Standardising data sets
There are two layers to Zumata’s system of mapping data. First, it uses programmatic tech to find and match keywords. Then the expert systems kick in to exclude words such as brand name or the word ‘hotel’. Machine learning and deep learning are then applied so that patterns can be identified more effectively and quickly.
Ziegler says the AI is trained to think, act, and understand like a human. So the system of quantifying and arranging data sets becomes more concept-based than keyword-based.
This picture may look rather abstract, but to provide a real world example, imagine that the 15 suppliers offer rates at the Changi Crown Plaza. All of their data points could be totally different. So what Zumata will do is map all these data to one common name, then match every other of these 15 suppliers into that unique classifier before passing it to the end user.
Unifying the data
For the end user, it is imperative for them to be able to search for hotels using generic words, and this is where Zumata’s Natural Language Processing (NLP) tech comes in.
“So you can either speak or you can type: ‘I want a hotel that’s within walking distance to the Eiffel tower, it should have a gym and let’s say, good value for money’. So you can type in those types of things. And what it is going to do is parse that sentence, to understand what is the intent of what you’re asking for,” says Ziegler.
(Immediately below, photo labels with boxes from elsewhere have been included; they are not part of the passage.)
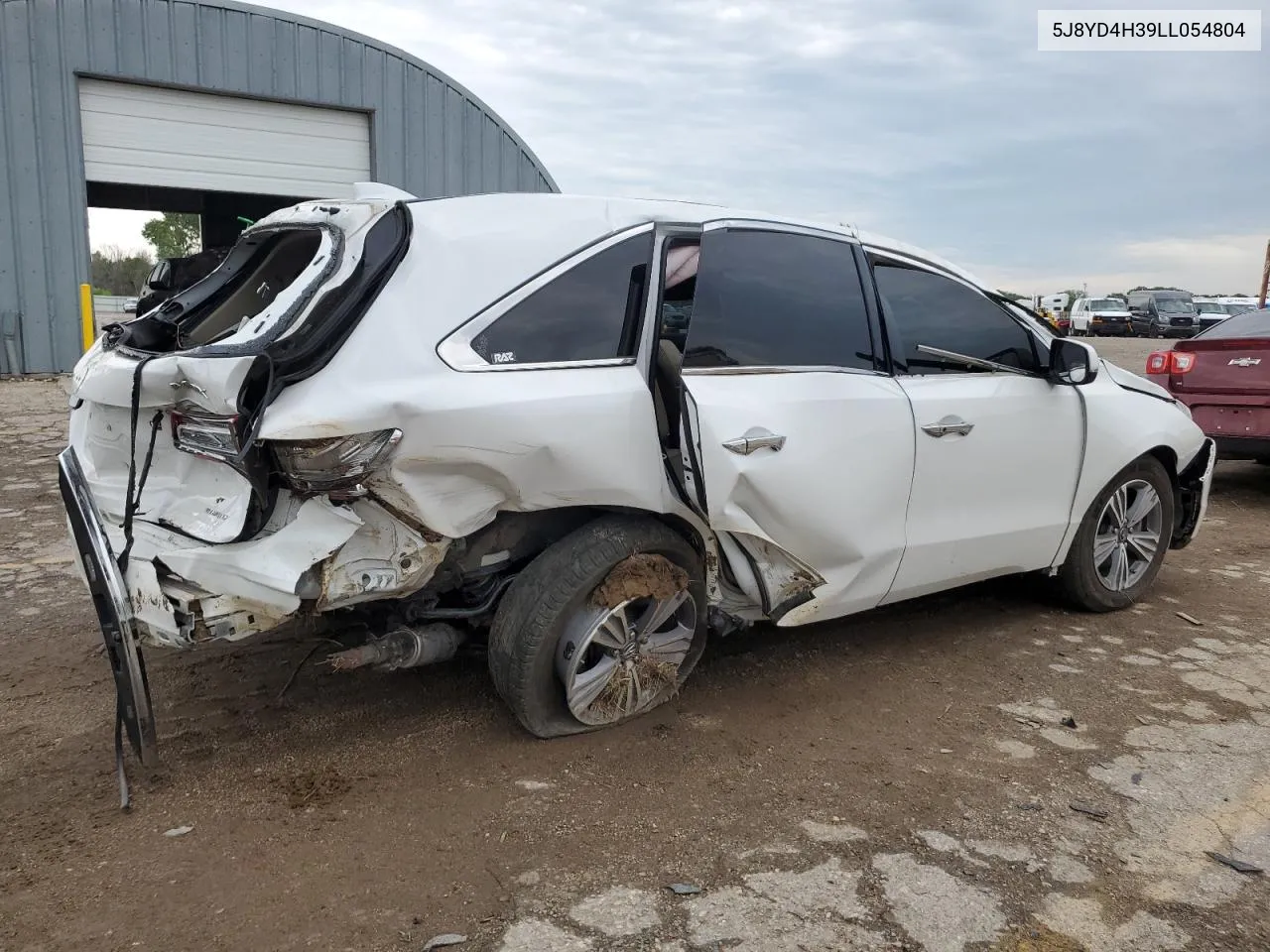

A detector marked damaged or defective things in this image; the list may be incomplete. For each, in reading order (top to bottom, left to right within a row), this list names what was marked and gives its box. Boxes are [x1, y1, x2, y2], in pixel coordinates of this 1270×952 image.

detached bumper cover [58, 446, 157, 767]
broken tail lamp [268, 431, 401, 500]
damaged white suv [60, 182, 1208, 772]
dented car door [675, 223, 914, 627]
broken tail lamp [1148, 355, 1194, 375]
detached bumper cover [1173, 438, 1213, 550]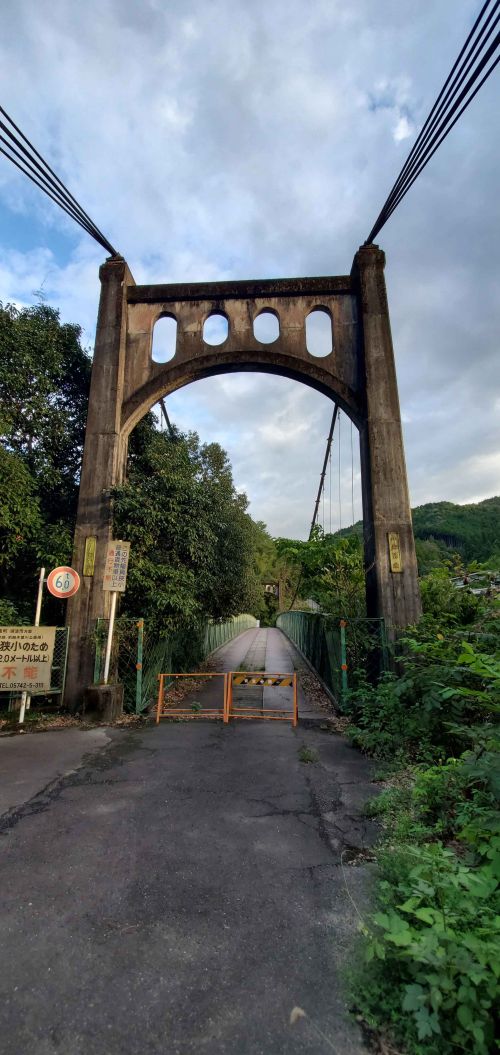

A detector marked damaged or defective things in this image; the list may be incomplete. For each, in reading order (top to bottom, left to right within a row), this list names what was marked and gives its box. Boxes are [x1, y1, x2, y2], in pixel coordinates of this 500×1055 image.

cracked asphalt [0, 632, 376, 1048]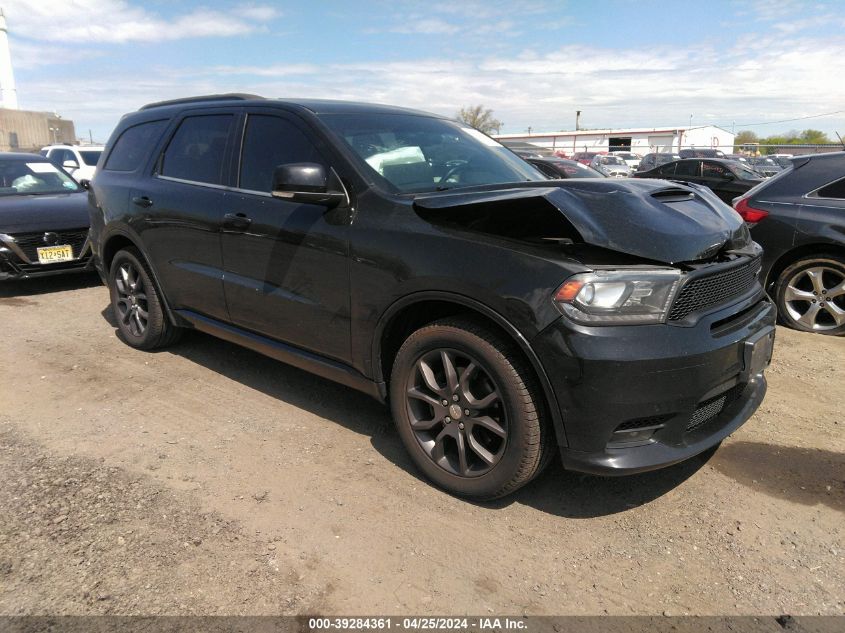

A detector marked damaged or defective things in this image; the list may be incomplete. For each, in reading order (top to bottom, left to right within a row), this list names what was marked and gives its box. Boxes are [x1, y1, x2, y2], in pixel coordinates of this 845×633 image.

“So Zumata is going to say to recognise the Eiffel tower as a point of interest. And it says basically ‘here is a radius that is walking distance, so we have narrowed it down to those hotels’,” he says.
“Number 2, you have asked for a gym. So you probably want to see what the gym looks like. Maybe you’d like to run on the treadmill or lift weights so if you see an image of the gym, you will be able to decide if that’s the gym you’re looking for. And so we present the image of the gym straight away. Image recognition basically tags every image that we have – we have 300 million images – and then compares them to concepts that you were asking for.”
Finally, with regards to “value for money”, since there is no dollar amount specified, Zumata trawls through reviews, blogs and news articles where people talk about their experience at these hotels and the value they received. The NLP is then able to filter out all the irrelevant hotels and match the right ones according to the user’s intent, organising them from most relevant to least relevant.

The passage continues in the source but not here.